The Emerging Church - Part 2
by Gary Gilley
May 2006 - Volume 12, Issue 5)
Our worldview will determine how we process information and in turn what we believe. In theory, at least, Christians should possess a biblical worldview shaped by the study of Scripture. In actuality, too often our philosophy of living (worldview) is formed by other forces around us including our culture. This is an accusation often cast at the evangelical church by the emerging church leaders. They say that evangelicalism has been shaped by modernity – that what we believe is not drawn so much from Scripture as it is from the Enlightenment.

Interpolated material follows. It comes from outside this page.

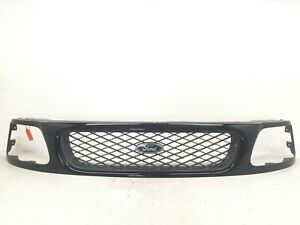 Grille 97-2004 Ford F-150 97-99 F-250 F65B-8200-CLW OEM
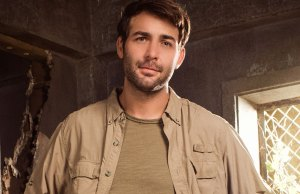 Actor James Wolk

This indictment should not be cast aside too quickly; there is some truth to it. We must ever be careful that we trace our beliefs to Scripture and not take detours constructed by men. But having read the specific allegations coming from the emerging camp, I find that most do not hold water and are thrown out more to put us on the defensive and justify their beliefs than to accurately portray the teachings of the conservative church. When the smoke has cleared we discover that our fundamental doctrines find their basis in Scripture after all. But the same cannot be said for emergent teachings. Their doctrines have been more than tainted; they have been fashioned by postmodernity. Let’s take a look through the lens of emergent philosophy at some of the major doctrines.
Emergent Doctrine
In General
Al Mohler, theologian and president of Southern Baptist Seminary in Louisville, Kentucky, provides this scathing comment:
The worldview of postmodernism – complete with an epistemology that denies the possibility of or need for propositional truth – affords the movement an opportunity to hop, skip and jump throughout the Bible and the history of Christian thought in order to take whatever pieces they want from one theology and attach them, like doctrinal post-it notes, to whatever picture they would want to draw.[1]
Most emergent church leaders claim fidelity to the Scriptures as well as the historic doctrines and even creeds of the church. Sounds good on the surface – but then they force these things through the filter of postmodern deconstruction and what comes out are distorted and unrecognizable understandings of theology. Dan Kimball says that the church must “deconstruct, reconstruct, and redefine biblical terms.”[2] Brian McLaren would agree, saying that our old theological systems are flawed and something new is needed.